With Batman Beyond I thought that we were getting a brand new arc and I advertised it as such in the recent Upcoming Comics article. Well I wasn’t entirely correct on that one. This month’s Batman Beyond episode is called Legends of the Dark Knight: Dana. Now, a name like that might make you think it’s going to be similar to those one-shot origin stories from Justice League Beyond. It’s actually more of an epilogue to the 10,000 Clowns arc, but not an inaccessible one for new readers! Author Adam Beechen does an excellent job of tying up loose ends leftover from that epic, explaining all the important beats to the uninitiated in a painless way for the tried and true fans, AND he makes an ENORMOUS change to the Batman Beyond mythology that will be felt in the comics from this day forth. I found it to be a pretty well done, low-key story with a nice big punch at the end but the artwork hampered things a bit. Typically Peter Nguyen does terrific work (he’s filling in for Norm Breyfogle) but just looking at the very first panel you can see something is off. It makes Dana look like she’s 6’6 or like the bottom half of her body kept growing while the upper half stayed at around 15 years old. It’s weird. And there are several other panels from that point on where faces look soured and squished, hands look like flippers, and some panels where figures have no faces at all. It’s a crying shame for such weak illustrations to be used for such an important story in the life of Terry McGinnis. Be on the lookout for a comic book reference, by the way. It won’t be hard to miss.

Spoiler
Apparently No Man’s Land happened in the Batman Beyond timeline. I find it odd how from time to time Beechen will try to incorporate more comics history into the beloved Animated Series history. It’s unnecessary in my opinion and can only lead to confusion. Pressing forward and creating his own thing is cool, but retroactively altering the past doesn’t sit so well.

For the second act, we have the always great Superman Beyond by JT Krul and Howard Porter. If you haven’t been reading from the beginning you’ll probably be somewhat confused by what’s going on here, but trust me, it’s good. It would be worth your trouble to find the older chapters on Comixology! In his youth, Superman once freed some slaves on a strange planet and today those slaves have risen up with their own civilization that is in constant war with their former captors. The slavers sought revenge on Superman and brought him back to the planet for punishment but he was freed by people who view him as a messiah. So… it’s pretty cool. Of the three Beyond features, Superman’s story is the one that I think is most deserving of its very own book. Batman and Justice League can have their short stories, but Superman’s has been far too large in scale for so little page space.

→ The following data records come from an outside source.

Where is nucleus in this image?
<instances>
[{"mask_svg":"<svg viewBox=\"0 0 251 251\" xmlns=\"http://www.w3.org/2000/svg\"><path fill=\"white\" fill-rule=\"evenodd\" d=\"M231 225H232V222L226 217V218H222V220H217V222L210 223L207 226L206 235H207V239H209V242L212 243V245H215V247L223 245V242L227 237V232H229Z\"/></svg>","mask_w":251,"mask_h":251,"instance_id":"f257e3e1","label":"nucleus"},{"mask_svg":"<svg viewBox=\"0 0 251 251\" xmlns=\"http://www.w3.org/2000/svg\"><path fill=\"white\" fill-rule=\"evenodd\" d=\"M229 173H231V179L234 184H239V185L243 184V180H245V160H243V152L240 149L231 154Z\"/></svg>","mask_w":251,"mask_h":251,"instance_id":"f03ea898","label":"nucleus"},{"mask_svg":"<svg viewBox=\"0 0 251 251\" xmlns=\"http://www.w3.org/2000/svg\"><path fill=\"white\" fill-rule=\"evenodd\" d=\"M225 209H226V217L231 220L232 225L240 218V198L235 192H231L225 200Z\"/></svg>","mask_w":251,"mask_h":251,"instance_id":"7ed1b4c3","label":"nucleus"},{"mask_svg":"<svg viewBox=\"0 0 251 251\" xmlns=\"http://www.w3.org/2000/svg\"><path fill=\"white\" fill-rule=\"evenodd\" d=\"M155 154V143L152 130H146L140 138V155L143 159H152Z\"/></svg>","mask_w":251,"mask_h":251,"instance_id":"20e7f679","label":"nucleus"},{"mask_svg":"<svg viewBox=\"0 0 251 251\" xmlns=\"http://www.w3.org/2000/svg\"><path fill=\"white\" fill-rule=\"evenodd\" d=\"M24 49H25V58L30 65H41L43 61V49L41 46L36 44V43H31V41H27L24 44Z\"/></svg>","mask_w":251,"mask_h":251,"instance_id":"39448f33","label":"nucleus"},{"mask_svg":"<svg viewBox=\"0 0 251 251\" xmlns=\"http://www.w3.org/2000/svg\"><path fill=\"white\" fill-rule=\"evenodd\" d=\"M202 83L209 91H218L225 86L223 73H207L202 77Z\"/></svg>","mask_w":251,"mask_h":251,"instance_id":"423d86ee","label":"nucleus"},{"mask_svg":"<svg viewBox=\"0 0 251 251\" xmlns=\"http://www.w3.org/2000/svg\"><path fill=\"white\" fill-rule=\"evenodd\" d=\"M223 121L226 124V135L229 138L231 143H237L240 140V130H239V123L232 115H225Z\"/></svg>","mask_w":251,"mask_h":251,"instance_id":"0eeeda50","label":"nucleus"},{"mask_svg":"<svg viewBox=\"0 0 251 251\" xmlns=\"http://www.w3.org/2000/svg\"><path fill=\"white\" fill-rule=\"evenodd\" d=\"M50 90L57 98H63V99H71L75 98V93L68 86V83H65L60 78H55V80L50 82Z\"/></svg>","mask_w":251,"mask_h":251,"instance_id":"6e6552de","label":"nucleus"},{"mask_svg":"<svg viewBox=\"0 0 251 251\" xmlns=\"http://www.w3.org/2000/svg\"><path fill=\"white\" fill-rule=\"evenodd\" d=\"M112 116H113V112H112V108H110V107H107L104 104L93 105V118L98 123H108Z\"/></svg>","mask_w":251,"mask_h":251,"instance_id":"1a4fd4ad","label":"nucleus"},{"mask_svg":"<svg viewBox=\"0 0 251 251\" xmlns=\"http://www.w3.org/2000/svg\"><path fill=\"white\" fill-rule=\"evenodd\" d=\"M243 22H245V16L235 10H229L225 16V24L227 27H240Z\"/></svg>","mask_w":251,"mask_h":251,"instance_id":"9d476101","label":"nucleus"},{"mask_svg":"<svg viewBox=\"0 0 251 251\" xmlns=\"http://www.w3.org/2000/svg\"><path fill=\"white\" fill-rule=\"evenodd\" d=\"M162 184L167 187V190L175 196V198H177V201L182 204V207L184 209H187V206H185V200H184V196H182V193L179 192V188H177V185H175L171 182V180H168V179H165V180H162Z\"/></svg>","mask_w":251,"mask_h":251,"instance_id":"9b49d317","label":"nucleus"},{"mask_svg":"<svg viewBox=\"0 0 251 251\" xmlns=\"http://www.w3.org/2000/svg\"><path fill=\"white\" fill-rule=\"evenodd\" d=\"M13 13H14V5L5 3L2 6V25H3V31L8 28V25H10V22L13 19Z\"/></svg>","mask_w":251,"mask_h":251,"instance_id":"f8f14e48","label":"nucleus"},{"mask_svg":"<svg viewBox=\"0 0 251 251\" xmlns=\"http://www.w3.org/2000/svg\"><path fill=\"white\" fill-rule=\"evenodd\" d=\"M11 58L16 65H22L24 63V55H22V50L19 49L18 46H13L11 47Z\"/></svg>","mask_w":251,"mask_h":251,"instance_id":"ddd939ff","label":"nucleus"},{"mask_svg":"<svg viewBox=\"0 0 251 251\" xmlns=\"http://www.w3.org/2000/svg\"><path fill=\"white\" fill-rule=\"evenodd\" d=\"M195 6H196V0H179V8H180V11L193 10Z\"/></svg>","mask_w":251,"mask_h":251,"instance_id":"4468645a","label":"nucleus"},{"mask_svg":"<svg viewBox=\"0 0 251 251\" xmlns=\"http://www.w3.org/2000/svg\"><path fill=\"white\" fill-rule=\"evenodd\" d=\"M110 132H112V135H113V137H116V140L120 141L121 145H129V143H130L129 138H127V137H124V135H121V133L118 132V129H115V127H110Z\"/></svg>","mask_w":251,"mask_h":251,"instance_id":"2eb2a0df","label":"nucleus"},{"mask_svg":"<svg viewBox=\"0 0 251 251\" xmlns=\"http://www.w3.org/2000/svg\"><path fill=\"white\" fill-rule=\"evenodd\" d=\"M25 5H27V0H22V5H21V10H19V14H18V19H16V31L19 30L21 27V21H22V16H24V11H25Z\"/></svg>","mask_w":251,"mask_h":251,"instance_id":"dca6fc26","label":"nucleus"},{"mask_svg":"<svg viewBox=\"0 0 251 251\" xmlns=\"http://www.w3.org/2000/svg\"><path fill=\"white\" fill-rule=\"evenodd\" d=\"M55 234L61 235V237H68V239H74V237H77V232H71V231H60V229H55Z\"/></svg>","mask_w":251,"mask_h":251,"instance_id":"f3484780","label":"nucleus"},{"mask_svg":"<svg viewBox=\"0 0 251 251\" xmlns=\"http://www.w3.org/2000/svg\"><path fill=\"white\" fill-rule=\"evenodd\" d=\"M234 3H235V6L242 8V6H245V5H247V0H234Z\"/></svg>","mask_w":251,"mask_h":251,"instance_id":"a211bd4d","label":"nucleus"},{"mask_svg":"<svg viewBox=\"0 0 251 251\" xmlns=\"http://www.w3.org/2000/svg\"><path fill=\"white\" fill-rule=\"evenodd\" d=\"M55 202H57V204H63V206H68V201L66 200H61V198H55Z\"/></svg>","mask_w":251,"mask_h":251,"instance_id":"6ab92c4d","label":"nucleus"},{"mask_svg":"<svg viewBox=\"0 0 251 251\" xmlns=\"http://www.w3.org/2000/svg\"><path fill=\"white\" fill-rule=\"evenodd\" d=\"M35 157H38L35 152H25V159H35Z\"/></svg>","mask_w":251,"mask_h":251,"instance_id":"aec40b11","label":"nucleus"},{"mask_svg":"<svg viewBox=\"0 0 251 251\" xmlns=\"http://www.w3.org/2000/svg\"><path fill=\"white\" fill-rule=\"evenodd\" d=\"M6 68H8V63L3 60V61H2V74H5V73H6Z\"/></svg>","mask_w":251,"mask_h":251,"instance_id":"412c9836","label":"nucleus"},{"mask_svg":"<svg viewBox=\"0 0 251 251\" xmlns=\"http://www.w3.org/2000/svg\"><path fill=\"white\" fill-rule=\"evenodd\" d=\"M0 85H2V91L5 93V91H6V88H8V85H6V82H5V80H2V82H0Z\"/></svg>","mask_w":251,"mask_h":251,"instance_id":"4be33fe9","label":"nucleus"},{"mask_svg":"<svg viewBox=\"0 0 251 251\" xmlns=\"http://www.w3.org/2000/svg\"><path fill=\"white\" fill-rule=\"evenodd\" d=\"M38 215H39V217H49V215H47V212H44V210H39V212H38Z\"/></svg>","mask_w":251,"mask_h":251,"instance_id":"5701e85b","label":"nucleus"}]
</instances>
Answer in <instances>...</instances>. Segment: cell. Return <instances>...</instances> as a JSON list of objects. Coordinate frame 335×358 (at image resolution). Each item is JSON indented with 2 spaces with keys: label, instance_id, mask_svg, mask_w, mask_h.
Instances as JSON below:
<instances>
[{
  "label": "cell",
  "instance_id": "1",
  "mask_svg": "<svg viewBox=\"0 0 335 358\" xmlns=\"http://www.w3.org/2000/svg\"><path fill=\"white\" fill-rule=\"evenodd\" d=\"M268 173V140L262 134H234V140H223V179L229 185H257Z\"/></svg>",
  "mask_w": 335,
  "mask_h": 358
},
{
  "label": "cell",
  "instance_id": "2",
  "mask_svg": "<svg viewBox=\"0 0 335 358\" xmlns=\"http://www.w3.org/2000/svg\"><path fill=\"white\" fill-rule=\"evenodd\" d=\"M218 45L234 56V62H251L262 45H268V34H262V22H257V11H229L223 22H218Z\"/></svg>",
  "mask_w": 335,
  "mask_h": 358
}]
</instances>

Lastly, there’s the Justice League story, Flashdrive Part 2. It’s a fun one that introduces us to the newest member of the Justice League, Flash. There’s really not much more to it than that. It looks great with artwork by Jorge Corona who captures the look and feel of the animated series well and writer Derek Fridolfs wrote a fun battle scene with some amusing lines. It’s a nice break after the massive year-long arc that Justice League started with. I figured this one would be just as big but this second chapter wraps everything up quickly– just like a Flash story should, eh?

It would appear that next month will have the middle of Superman’s journey plus 2 all new arcs starting fresh in Batman Beyond and Justice League Beyond. So if you’re a curious browser skimming through this article, make a note! Next month is the ideal time to give this series a test-drive. Not that this issue is too bad. In fact, I recommend you pick it up regardless just so you can see the surprise that Batman Beyond has in store for you. All in all, this is a comic that’s worth the $3.99!